--- EXERCISE TASK ---
Every entry must be repeated exactly. Exclude all pictures.

--- LISTED RECORDS ---
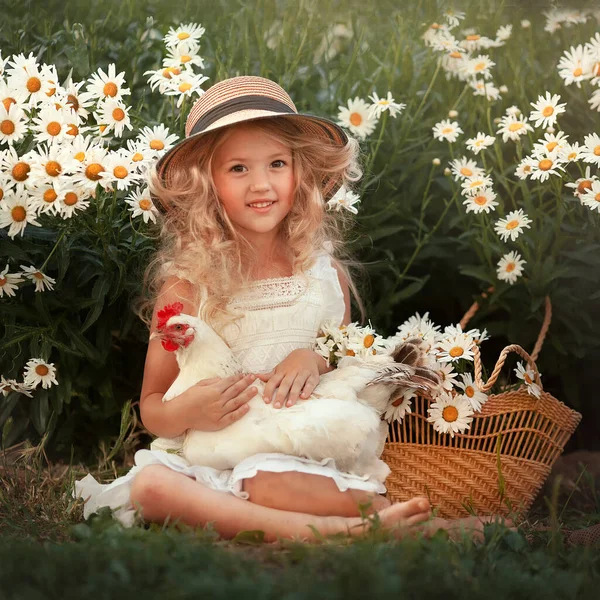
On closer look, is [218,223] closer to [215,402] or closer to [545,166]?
[215,402]

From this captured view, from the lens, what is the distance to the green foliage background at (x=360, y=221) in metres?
2.64

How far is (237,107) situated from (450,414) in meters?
0.99

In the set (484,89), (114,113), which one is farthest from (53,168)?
(484,89)

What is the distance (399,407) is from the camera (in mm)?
2322

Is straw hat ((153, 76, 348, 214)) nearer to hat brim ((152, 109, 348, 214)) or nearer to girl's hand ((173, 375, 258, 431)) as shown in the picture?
hat brim ((152, 109, 348, 214))

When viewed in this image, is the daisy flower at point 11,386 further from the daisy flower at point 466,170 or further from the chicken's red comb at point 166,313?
the daisy flower at point 466,170

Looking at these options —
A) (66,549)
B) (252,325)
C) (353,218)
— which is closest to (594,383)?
(353,218)

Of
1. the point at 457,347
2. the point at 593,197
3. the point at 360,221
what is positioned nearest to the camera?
the point at 457,347

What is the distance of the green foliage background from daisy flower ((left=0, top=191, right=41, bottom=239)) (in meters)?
0.13

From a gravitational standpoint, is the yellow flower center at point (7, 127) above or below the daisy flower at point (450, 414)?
above

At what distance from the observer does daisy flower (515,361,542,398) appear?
7.75 ft

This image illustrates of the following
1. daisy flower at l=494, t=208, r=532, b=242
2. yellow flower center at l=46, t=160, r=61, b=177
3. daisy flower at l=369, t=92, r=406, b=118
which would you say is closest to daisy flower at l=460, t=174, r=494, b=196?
daisy flower at l=494, t=208, r=532, b=242

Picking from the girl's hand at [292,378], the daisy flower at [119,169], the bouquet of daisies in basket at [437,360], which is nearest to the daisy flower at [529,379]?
the bouquet of daisies in basket at [437,360]

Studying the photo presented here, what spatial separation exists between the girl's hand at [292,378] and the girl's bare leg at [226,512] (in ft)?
0.94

--- CORRECT ANSWER ---
On closer look, is [218,223] closer to [215,402] or closer to [545,166]?
[215,402]

From this captured view, from the lens, what is the distance to the green foliage background at (x=360, y=221) in metres?
2.64

How far is (237,107) situated from (450,414) in meters?
0.99

In the set (484,89), (114,113), which one is farthest from (53,168)?
(484,89)

What is the distance (399,407) is from the camera (in mm)?
2322

Is straw hat ((153, 76, 348, 214)) nearer to hat brim ((152, 109, 348, 214)) or nearer to girl's hand ((173, 375, 258, 431)) as shown in the picture?
hat brim ((152, 109, 348, 214))

When viewed in this image, is the daisy flower at point 11,386 further from the daisy flower at point 466,170 or further from the chicken's red comb at point 166,313?
the daisy flower at point 466,170

Looking at these options —
A) (66,549)
B) (252,325)
C) (353,218)
— which is closest to (594,383)?
(353,218)

Of
1. the point at 457,347
2. the point at 593,197
3. the point at 360,221
what is positioned nearest to the camera?
the point at 457,347

What is the distance of the green foliage background from daisy flower ((left=0, top=191, right=41, bottom=239)) (in meters)?
0.13

From a gravitational standpoint, is the yellow flower center at point (7, 127) above or below the daisy flower at point (450, 414)?
above

At what distance from the observer does daisy flower (515,361,542,398) appear?
7.75 ft

This image illustrates of the following
1. daisy flower at l=494, t=208, r=532, b=242
2. yellow flower center at l=46, t=160, r=61, b=177
3. daisy flower at l=369, t=92, r=406, b=118
which would you say is closest to daisy flower at l=460, t=174, r=494, b=196?
daisy flower at l=494, t=208, r=532, b=242

Picking from the girl's hand at [292,378], the daisy flower at [119,169], the bouquet of daisies in basket at [437,360], which is nearest to the daisy flower at [529,379]?
the bouquet of daisies in basket at [437,360]

Studying the photo presented here, what spatial separation exists between the girl's hand at [292,378] and the girl's bare leg at [226,512] (in ft)?
0.94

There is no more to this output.